------ RECORD EXCERPTS
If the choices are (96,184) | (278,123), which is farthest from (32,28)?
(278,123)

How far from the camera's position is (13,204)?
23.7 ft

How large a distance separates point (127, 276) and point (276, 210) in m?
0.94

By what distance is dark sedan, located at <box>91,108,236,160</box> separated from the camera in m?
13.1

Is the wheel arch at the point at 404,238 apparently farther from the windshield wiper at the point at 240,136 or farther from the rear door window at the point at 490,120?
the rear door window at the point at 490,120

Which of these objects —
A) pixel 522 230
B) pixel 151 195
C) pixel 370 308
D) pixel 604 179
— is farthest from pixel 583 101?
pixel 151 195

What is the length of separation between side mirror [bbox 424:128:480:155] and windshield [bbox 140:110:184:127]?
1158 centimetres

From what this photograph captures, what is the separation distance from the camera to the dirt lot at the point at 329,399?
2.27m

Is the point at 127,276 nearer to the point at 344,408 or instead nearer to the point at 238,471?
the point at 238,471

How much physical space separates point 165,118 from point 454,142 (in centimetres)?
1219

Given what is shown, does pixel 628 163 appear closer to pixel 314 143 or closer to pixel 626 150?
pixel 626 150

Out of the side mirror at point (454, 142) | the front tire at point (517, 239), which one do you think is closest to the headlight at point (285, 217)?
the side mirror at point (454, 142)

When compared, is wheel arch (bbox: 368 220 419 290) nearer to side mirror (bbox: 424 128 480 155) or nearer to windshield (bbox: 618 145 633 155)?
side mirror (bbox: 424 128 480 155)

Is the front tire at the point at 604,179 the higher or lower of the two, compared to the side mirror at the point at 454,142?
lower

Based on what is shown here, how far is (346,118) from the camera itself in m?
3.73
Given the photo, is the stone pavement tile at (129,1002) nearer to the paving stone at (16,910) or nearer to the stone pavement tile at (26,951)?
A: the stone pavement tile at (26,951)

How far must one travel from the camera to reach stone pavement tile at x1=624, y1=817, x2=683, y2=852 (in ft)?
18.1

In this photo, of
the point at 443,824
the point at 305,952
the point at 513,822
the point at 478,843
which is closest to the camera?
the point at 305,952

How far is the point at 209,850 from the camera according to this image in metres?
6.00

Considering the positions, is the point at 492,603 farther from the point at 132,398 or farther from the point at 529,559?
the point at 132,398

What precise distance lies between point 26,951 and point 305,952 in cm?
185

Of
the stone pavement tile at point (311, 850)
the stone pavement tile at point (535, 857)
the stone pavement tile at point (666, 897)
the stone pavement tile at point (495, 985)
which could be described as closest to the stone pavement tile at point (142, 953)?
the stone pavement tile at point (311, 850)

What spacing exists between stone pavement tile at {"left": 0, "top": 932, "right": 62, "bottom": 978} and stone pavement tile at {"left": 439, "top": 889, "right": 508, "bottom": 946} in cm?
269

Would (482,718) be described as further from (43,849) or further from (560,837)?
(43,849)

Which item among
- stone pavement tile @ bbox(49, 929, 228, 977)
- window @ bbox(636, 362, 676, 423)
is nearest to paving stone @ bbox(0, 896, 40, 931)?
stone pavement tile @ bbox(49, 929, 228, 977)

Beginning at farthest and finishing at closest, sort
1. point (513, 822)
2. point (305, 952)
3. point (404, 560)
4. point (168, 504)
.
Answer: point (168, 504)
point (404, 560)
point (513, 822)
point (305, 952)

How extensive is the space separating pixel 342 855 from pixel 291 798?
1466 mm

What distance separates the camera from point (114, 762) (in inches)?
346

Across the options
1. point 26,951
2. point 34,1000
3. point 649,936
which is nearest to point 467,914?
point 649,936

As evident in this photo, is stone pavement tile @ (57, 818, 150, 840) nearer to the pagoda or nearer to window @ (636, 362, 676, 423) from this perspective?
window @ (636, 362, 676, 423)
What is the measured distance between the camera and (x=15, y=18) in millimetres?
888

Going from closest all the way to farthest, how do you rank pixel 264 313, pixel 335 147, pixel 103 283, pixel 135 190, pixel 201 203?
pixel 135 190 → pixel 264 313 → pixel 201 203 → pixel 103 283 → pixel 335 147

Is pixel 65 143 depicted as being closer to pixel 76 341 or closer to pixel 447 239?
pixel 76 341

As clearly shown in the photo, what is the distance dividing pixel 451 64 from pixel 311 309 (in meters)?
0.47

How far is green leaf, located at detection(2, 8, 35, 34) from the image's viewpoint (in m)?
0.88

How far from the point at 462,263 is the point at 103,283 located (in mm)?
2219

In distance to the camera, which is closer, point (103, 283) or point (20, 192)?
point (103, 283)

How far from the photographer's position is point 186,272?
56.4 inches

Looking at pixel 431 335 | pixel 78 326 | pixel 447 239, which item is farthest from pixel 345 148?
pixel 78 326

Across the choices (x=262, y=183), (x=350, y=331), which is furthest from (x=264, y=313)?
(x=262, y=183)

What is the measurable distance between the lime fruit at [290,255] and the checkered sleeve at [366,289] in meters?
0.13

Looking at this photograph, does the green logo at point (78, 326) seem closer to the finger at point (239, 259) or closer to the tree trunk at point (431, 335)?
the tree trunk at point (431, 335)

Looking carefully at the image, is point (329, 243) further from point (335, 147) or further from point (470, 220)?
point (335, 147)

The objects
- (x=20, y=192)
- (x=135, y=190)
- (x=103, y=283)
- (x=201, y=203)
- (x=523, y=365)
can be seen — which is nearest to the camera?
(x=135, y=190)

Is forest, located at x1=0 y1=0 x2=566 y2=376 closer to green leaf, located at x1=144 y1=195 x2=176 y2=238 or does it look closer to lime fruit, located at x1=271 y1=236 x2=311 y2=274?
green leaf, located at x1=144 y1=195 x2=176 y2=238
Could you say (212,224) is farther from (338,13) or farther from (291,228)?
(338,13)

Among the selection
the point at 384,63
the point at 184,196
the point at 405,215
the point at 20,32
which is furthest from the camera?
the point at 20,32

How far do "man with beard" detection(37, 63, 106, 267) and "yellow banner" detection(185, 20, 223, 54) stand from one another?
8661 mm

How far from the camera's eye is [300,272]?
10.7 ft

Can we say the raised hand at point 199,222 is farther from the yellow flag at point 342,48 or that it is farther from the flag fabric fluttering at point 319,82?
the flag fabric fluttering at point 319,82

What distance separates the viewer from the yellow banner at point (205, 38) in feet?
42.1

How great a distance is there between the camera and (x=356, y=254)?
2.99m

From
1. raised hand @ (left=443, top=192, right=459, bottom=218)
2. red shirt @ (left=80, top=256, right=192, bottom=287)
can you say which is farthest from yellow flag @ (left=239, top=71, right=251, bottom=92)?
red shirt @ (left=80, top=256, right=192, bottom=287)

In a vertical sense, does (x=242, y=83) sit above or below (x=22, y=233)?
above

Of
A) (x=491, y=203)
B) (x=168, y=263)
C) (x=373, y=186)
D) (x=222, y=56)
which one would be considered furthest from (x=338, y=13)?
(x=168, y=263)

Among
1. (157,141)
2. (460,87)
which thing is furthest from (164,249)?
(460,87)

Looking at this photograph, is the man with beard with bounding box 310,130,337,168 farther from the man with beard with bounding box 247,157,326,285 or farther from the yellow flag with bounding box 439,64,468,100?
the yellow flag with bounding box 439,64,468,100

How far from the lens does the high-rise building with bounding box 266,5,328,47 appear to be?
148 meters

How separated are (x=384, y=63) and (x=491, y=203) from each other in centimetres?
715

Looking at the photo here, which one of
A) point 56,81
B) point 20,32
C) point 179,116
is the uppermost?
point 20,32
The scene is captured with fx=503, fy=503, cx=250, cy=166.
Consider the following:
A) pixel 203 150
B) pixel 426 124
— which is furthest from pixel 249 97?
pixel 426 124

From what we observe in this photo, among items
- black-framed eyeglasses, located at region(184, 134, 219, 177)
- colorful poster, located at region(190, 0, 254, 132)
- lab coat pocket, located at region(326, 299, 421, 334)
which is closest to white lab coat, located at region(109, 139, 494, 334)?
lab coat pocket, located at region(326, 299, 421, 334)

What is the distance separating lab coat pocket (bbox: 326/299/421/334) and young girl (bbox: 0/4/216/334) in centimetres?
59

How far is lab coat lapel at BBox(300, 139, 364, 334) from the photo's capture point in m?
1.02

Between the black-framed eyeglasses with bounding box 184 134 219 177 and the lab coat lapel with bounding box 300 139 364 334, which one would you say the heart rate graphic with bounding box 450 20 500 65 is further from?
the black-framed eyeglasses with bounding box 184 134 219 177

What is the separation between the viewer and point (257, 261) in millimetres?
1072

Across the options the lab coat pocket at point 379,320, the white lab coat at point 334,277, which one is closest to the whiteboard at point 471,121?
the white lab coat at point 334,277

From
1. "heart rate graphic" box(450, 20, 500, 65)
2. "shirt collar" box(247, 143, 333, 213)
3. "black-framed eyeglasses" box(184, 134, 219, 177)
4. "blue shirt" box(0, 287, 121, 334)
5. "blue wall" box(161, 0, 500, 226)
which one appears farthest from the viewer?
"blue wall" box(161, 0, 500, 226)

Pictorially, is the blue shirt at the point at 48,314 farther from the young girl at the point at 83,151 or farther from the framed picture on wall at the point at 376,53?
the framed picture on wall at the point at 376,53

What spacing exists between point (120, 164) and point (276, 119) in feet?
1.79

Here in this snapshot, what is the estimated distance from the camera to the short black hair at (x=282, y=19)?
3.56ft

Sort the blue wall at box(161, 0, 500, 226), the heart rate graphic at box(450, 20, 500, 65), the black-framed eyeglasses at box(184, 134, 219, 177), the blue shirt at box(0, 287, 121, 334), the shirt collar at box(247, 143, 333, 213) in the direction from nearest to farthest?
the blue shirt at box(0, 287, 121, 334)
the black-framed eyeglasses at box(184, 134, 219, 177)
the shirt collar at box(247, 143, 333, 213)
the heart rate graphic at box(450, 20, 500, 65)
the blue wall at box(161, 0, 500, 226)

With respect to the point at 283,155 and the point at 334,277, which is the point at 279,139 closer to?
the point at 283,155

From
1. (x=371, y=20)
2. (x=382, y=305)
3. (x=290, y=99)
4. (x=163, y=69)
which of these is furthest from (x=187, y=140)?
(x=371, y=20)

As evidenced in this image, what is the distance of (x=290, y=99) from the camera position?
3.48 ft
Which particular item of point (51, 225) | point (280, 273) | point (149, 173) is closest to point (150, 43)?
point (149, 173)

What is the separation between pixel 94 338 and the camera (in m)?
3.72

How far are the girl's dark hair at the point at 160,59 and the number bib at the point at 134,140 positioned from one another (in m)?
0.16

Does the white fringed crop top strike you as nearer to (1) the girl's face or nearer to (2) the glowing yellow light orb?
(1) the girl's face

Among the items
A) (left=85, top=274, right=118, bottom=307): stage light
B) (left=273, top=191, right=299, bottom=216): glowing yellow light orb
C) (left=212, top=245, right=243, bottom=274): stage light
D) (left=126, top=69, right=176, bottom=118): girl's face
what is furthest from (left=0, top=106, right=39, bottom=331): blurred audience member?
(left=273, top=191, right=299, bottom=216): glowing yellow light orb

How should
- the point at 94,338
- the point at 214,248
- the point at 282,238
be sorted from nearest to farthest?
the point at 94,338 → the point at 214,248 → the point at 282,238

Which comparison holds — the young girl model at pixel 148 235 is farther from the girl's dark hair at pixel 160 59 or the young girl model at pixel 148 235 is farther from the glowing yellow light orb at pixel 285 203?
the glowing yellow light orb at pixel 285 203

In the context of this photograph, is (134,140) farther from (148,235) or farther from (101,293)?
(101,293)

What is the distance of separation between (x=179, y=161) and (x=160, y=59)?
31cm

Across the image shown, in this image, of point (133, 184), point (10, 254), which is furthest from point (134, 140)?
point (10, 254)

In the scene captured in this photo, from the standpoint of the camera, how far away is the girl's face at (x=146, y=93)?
------------
## SHORT PROBLEM
Starting with the line that contains "Which comparison holds", repeat each line through the last one exactly as it appears. Include both ends and nothing more.

## PROBLEM SOLUTION
Which comparison holds — the young girl model at pixel 148 235 is farther from the girl's dark hair at pixel 160 59 or the young girl model at pixel 148 235 is farther from the glowing yellow light orb at pixel 285 203?
the glowing yellow light orb at pixel 285 203

In the context of this photograph, is (134,140) farther from (148,235) or farther from (101,293)?
(101,293)

What is the distance of separation between (x=179, y=161) and (x=160, y=59)?
31cm

Across the image shown, in this image, of point (133, 184), point (10, 254), which is furthest from point (134, 140)?
point (10, 254)

In the scene captured in this photo, from the standpoint of the camera, how far away is the girl's face at (x=146, y=93)?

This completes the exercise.